▶ INSTRUCTIONS TO FOLLOW: Within the records that follow, restate exactly the lines from the line with "Giro d'Italia 2013 Stage 17" down to the line with "2014 Nissan Pathfinder", including both. Omit the pictures.

▶ DATASET RECORDS:
= = = = = = =
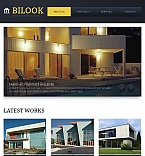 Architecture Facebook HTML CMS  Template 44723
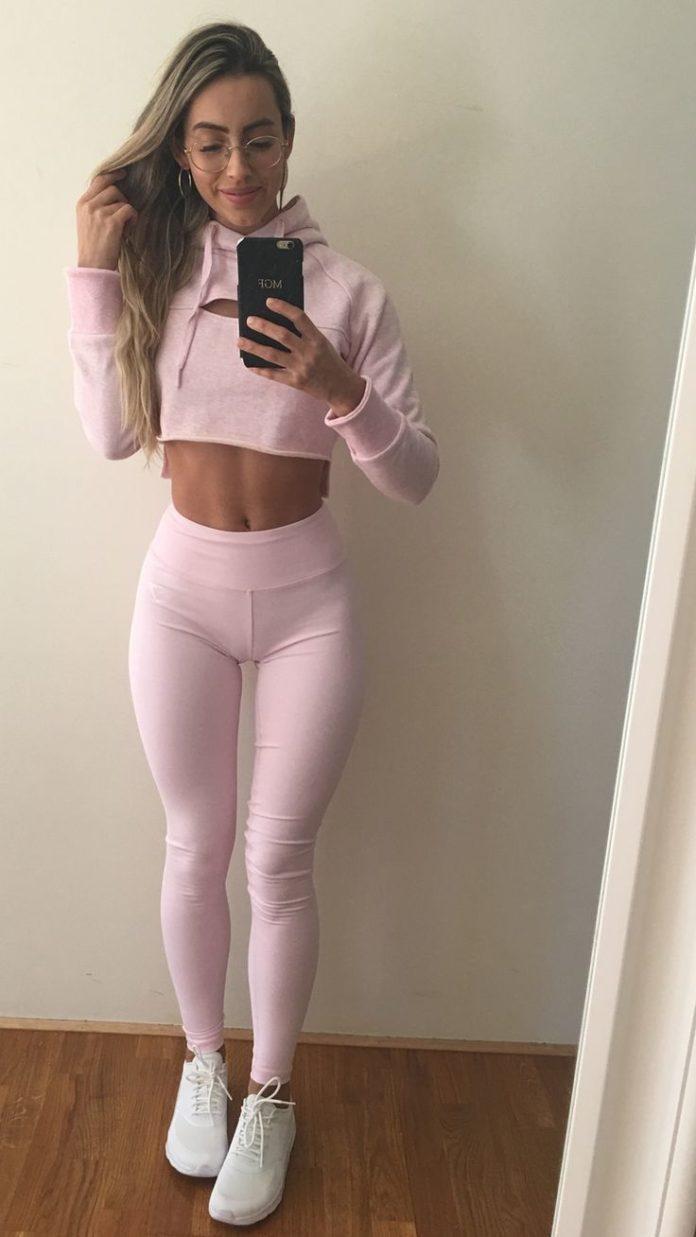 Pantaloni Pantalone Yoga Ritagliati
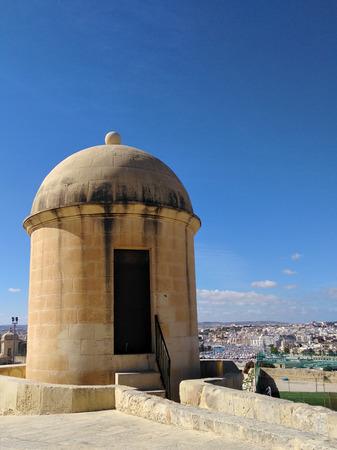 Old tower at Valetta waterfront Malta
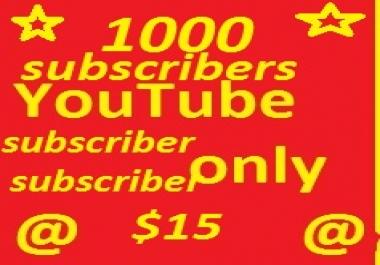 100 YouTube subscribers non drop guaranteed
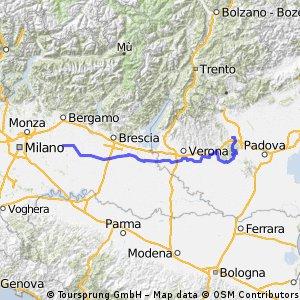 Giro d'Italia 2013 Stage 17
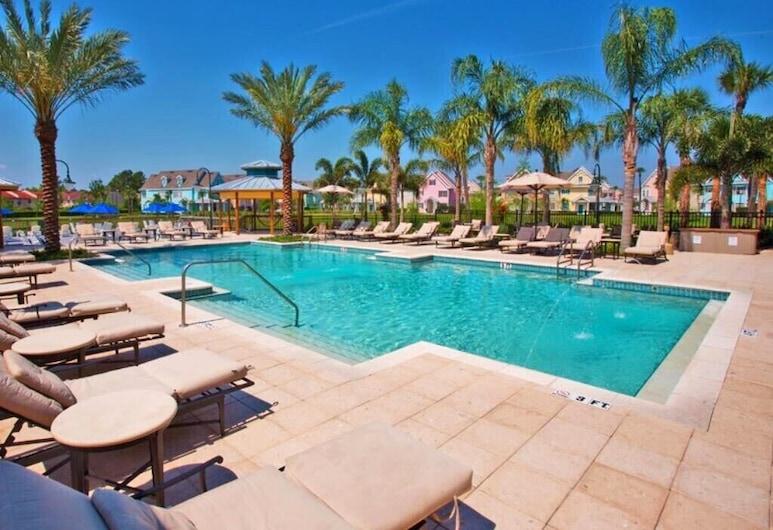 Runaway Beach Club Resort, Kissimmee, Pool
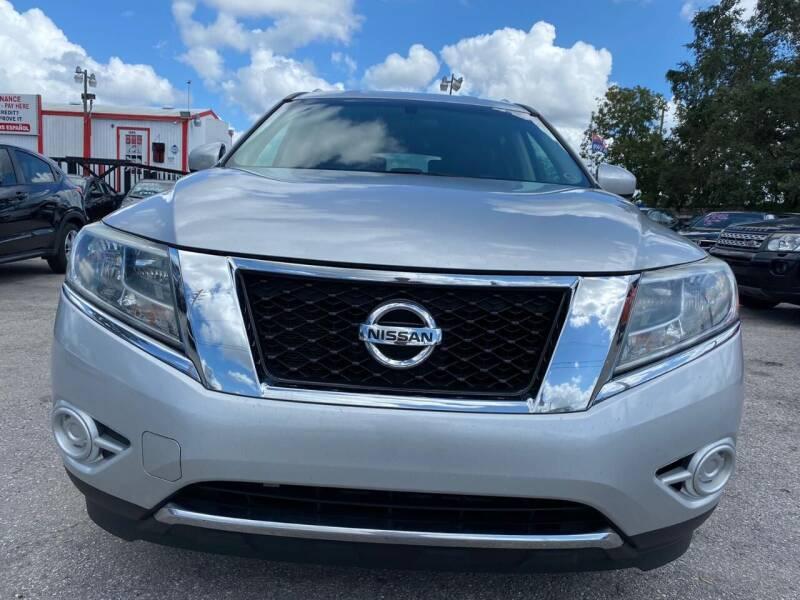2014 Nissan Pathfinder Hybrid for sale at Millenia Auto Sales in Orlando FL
= = = = = = =
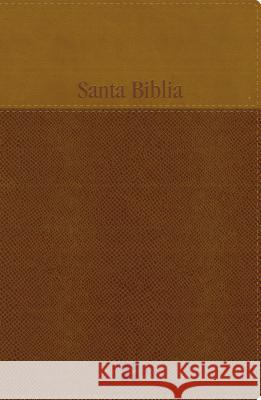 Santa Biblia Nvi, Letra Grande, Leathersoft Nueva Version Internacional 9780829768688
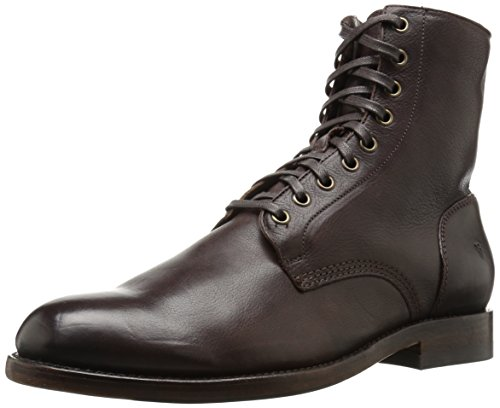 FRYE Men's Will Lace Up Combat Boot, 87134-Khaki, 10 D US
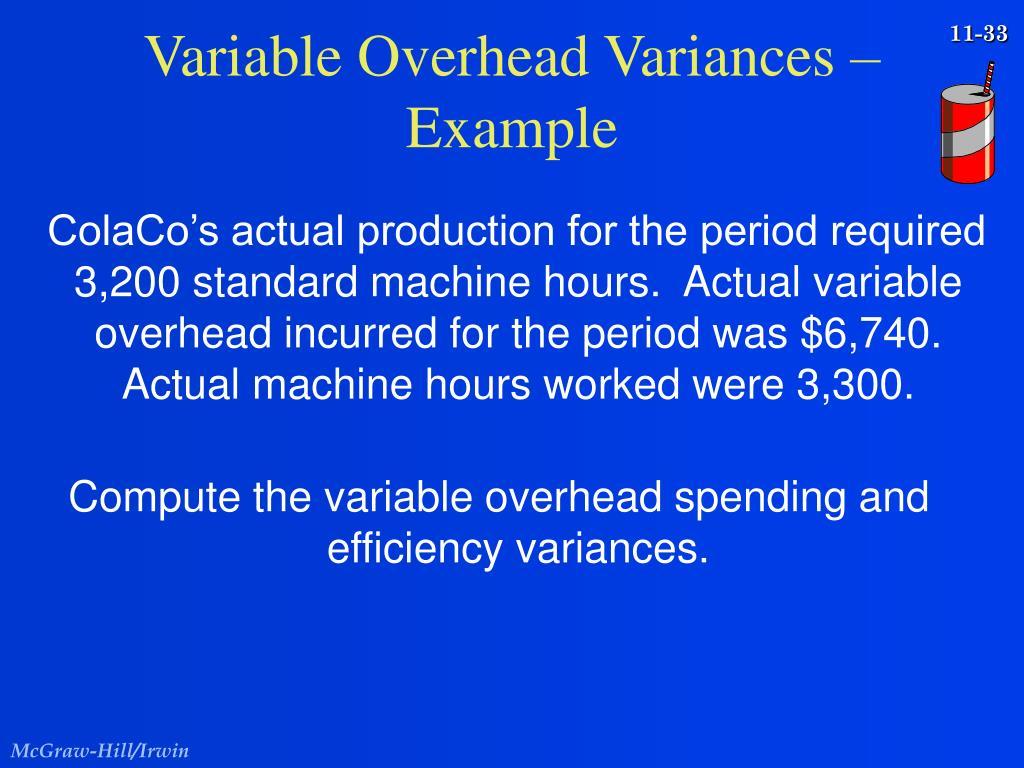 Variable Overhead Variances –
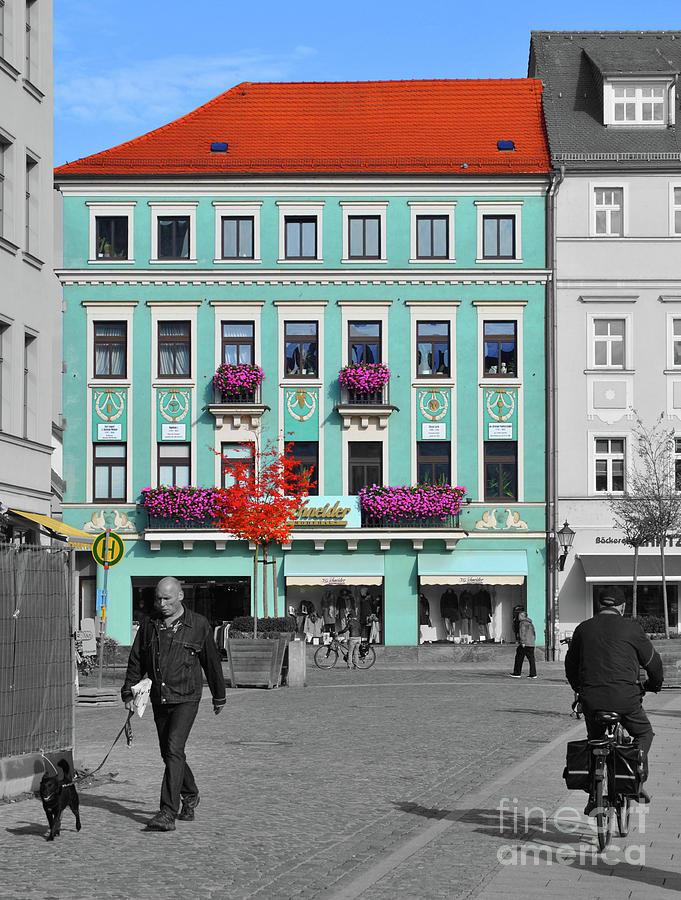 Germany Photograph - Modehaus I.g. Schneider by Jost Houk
= = = = = = =
▶ RESPONSE AREA:
 Giro d'Italia 2013 Stage 17
 Runaway Beach Club Resort, Kissimmee, Pool
2014 Nissan Pathfinder Hybrid for sale at Millenia Auto Sales in Orlando FL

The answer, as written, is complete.